From the Editor: April 2006
I have mixed feelings about our cover package. Sure, I’m interested in who earns what — it’s only natural to be curious about whether we’re keeping up with the Joneses. But let’s keep it real: It’s also, by its very nature, intrusive. I experienced that firsthand when my staff asked my salary, in hopes of including it in the package. I declined to comment, but did challenge them to do what reporters do — find out anyway. (Apparently, they couldn’t dig up a Deep Throat in some underground parking garage to rat about my compensation.)

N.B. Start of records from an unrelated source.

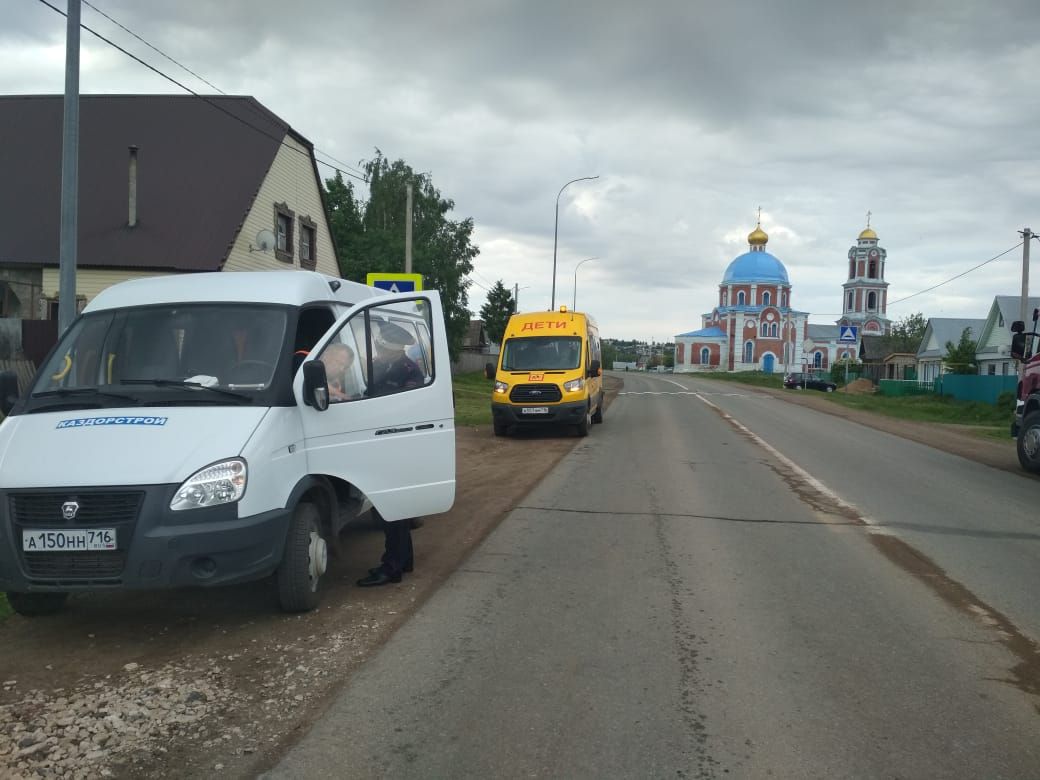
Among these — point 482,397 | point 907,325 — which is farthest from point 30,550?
point 907,325

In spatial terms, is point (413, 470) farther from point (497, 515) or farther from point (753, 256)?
point (753, 256)

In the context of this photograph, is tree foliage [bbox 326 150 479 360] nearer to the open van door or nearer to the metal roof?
the metal roof

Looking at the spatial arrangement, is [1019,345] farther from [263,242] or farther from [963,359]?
[963,359]

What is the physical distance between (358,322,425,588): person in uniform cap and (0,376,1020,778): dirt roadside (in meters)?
0.13

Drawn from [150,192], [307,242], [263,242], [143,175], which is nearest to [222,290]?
[263,242]

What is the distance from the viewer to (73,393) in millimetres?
5379

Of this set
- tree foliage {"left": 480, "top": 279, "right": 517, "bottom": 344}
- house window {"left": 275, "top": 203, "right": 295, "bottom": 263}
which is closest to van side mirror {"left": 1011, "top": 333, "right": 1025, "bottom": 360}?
house window {"left": 275, "top": 203, "right": 295, "bottom": 263}

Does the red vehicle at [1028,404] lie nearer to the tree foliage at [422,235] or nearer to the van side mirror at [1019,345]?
the van side mirror at [1019,345]

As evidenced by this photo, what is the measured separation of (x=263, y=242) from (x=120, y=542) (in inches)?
830

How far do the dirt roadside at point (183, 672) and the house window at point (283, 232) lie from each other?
20.6 meters

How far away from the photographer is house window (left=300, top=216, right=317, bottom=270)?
2812 cm

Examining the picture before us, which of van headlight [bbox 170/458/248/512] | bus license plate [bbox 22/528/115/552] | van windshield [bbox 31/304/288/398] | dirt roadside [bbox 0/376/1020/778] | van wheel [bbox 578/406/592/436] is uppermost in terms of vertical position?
van windshield [bbox 31/304/288/398]

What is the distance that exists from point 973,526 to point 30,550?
823 centimetres

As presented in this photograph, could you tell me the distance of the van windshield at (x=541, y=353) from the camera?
1791cm
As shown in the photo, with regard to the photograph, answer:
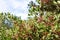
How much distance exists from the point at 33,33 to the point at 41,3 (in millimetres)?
1792

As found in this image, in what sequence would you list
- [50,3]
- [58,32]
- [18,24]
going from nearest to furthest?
[58,32] → [18,24] → [50,3]

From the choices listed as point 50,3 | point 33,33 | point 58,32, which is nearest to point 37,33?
point 33,33

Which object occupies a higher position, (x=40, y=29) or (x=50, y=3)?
(x=50, y=3)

Yes, we’re all nosy about what’s in other people’s wallets. But this month’s cover package, edited by Tom McGrath and Jessica Blatt, goes beyond voyeurism. It’s full of useful information, including a rundown of 21 local companies offering employee perks that should be models for all of us who pay lip service to the idea of investing in people. My favorite component is the chart on page 90 outlining the tics, as bosses, of area leaders. (When he has to tell an underling “no,” Governor Rendell says, “Ain’t happening, Captain”; I love that.) So since I didn’t come clean with how much (or little) I make, I thought the least I could do was let my staff evaluate me on the same criteria that we report in the chart.
Among the comments: Best way to tick off: “Don’t show up for meetings to which he’s invited one of his power-lunch buds, e.g., Comcast executive David L. Cohen, Olympic booster Joe Torsella, Committee of Seventy honcho Zack Stalberg.” Communication habits: “Has vaguely troubling love affair with his BlackBerry. When out of town, calls staffers’ cell phones between 10 p.m. and 2 a.m. to let them know how much fun he’s having.” Signature boss move/saying: “Likes to ‘show off the guns,’ i.e., his pink, mottled and hairy but increasingly defined biceps and shoulders, to which he has been assiduously attending in a gym for the past several months.”

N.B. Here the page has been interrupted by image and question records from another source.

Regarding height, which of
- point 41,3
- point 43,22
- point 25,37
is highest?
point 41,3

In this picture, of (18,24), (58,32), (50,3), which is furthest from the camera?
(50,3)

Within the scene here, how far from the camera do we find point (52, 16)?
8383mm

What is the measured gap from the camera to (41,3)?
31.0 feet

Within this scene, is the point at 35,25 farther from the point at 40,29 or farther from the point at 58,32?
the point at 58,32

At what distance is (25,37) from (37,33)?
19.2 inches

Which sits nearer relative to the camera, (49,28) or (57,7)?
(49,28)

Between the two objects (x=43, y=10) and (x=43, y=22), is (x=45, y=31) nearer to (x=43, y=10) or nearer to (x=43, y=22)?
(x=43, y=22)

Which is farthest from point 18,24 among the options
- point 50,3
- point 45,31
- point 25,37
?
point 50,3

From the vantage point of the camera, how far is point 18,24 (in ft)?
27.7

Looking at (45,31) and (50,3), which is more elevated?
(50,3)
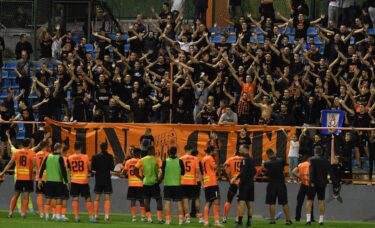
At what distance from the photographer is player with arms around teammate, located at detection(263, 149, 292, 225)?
109 ft

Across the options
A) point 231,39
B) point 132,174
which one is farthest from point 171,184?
point 231,39

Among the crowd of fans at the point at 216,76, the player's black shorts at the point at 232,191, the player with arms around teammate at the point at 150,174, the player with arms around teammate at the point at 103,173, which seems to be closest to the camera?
the player with arms around teammate at the point at 150,174

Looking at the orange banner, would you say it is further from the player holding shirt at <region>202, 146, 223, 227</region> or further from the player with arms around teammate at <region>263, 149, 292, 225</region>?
the player holding shirt at <region>202, 146, 223, 227</region>

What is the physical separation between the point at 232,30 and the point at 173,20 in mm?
2571

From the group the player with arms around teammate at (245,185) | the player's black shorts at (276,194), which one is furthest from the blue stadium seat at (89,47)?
the player with arms around teammate at (245,185)

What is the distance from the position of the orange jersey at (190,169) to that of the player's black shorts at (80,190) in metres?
2.59

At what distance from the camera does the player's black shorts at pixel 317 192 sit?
33812mm

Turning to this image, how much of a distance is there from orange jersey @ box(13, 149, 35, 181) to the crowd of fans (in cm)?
575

Andrew Putz and Richard Rys bravely penned the above. Yet they need not have feared. They’ve noticed the guns, which entitles them to long and fruitful employment. (But: mottled?)
Last month, the Daily News’s Stu Bykofsky and several bloggers wrote about a column we ran by Aliza Green that dissented from the hype over our town’s BYOB trend. We had been one of the primary purveyors of said hype, publishing a cover package last July that celebrated our BYOB scene. This month, writer Bruce Buschel takes a dissenting view on Philadelphia’s sudden “Next Great American City” status, which, again, we’ve promulgated (with December’s “Philly Is Cool!” cover, for example). It’s not that Bruce doesn’t like Philadelphia; he fears that in our zeal to achieve greatness, we may lose our quirkiness and uniqueness and become, uh, Baltimore.
I don’t know that I agree with Bruce or Aliza, but publishing their provocative points of view squares with my vision of this magazine as a forum for competing notions in our shared marketplace of ideas. Our pages should stimulate debate and get you thinking. That’s why we’ve published both glowing and critical pieces about, say, the Mayor; we don’t have an institutional position on issues so much as an institutional commitment to covering issues from many perspectives. That’s why we publish columnist Noel Weyrich, whose Contrarian column is aptly named. Noel is the most disagreeable pain-in-the-ass I know. It’s why I love him as a columnist. Healthy, vibrant cities need pains-in-the-ass — be they columnists or magazines. Enjoy.